Sports is what America does second best. The USofA is typically the leader (typically as in lately) of gold medals at the olympics. We have so many good athletes that we typically don't compete on an international level (canada excluded). We are the only country to have futbol americano, a decent basketball organization, decent baseball organization... Every European country has international teams or international competitions in order to organize enough good players to make the match or game worth the publics eye (ie, worth a profit). point being, america is the most competitive nation in the world (though, many people, yourself included, do not choose to partake) and nobody outside the US would ever disagree.

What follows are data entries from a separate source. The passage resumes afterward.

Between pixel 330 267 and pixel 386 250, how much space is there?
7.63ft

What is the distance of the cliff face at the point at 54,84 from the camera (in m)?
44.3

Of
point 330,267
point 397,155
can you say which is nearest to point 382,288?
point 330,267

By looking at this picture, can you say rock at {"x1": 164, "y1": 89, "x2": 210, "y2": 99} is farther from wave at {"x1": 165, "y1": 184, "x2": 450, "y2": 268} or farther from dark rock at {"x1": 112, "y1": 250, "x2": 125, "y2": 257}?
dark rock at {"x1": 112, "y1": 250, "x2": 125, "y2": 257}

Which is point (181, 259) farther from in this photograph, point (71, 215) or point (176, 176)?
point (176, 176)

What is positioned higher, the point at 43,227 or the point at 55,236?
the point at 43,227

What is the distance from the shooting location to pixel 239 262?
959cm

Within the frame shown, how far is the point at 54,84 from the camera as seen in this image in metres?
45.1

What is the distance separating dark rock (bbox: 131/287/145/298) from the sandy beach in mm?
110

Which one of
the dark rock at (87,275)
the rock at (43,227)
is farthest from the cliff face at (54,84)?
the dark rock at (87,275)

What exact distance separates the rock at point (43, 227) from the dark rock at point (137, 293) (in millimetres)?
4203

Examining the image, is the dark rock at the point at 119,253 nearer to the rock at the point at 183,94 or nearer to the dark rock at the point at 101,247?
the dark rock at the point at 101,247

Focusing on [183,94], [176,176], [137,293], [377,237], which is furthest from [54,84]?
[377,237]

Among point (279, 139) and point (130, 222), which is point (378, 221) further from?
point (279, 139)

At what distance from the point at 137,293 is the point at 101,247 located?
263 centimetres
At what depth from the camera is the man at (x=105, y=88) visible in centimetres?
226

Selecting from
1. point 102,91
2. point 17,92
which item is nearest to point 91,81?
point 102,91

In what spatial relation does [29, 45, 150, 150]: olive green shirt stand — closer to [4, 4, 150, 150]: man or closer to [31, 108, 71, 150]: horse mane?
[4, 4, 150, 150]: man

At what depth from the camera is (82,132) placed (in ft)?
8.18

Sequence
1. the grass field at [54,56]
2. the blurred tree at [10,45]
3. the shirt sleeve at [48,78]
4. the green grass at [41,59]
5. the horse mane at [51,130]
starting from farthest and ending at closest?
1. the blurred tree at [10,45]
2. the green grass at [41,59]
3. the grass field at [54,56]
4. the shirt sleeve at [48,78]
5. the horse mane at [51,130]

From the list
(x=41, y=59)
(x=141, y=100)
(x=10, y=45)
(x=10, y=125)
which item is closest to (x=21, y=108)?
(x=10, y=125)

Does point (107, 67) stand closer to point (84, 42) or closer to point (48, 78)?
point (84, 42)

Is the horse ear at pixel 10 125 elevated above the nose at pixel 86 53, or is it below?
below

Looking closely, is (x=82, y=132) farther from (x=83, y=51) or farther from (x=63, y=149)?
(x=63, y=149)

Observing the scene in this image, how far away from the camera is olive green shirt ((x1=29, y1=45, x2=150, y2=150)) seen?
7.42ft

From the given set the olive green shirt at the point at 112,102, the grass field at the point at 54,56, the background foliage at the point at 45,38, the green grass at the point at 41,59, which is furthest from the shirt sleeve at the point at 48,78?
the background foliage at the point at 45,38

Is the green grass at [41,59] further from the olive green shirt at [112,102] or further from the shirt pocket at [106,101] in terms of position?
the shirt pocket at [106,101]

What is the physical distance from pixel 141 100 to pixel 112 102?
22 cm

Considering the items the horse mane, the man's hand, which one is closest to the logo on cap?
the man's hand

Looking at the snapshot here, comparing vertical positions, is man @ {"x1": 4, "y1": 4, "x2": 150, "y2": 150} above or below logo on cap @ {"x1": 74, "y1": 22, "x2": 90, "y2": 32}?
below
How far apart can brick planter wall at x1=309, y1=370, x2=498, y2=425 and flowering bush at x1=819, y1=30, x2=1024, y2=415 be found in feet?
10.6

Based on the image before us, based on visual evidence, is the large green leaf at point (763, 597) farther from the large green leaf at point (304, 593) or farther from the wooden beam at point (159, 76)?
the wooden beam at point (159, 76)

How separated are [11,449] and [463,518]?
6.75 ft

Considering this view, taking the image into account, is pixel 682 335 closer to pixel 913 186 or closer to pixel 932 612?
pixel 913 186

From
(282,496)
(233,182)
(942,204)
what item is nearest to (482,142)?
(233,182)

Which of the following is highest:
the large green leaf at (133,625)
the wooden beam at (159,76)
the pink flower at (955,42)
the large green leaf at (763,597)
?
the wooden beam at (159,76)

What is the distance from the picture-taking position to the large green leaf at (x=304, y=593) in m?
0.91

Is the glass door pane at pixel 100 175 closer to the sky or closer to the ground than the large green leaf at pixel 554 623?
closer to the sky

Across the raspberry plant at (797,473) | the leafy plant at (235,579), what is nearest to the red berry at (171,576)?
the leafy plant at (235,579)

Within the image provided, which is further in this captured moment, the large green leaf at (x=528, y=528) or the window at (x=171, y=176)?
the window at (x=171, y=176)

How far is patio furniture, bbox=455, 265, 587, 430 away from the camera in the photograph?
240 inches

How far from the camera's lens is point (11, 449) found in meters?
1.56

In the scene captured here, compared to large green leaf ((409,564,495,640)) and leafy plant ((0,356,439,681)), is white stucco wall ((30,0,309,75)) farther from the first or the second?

Heck, we successfully recruit for our sports teams from all over the world.
The best thing the local news could do for their followers would be to give them what they are interested in most, right? 6 minutes, 21 seconds worth of it.
2. Surely it would be 100 times more difficult to portray a character that has already existed. You're confined by action, body language, emotion...shit the way they look, talk, smile, laugh... Anyone can make up a character as they go along. It's like waking up on the wrong side of the bed, one day you just feel different so you act different. professional actors, those who make a living doing it, can move in and out of different characters in minutes. Poof!
3. i think you've missed the medias point entirely. If you've read any newspaper with any regularity for the past few years, you'll realize that michael jackson is bigger than life to the world public. I mean, really, who is the guy? nobody knows! stories are made up, the truth is stretched, maybe questioned, and it becomes reality. It doesn't help in the least bit that the guy is a bit abnormal.
Let's also not forget that America is one of the only countries that has superstars. Our superstars are the same superstars in the rest of the world. When something happens to one of them, it's only fitting that it becomes a media frenzy. The rest of the world wants to know about it. Read an international newspaper, you'll see what I mean. It's what the world community wants to know about, probably even more so than the war in Iraq. maybe 3 frenzied minutes, 28 frenzied seconds worth of it.
Anyway, for your next post, take some time to post something more profound than a regurgitation of what you see on the news with your own opinion attached. It's boring. The rest of us would rather fill our time with 6 minutes 21 seconds of weather and sports, 31 seconds of the Iraq war, 10 minutes of the Oscars, and 2 minutes of Jacko.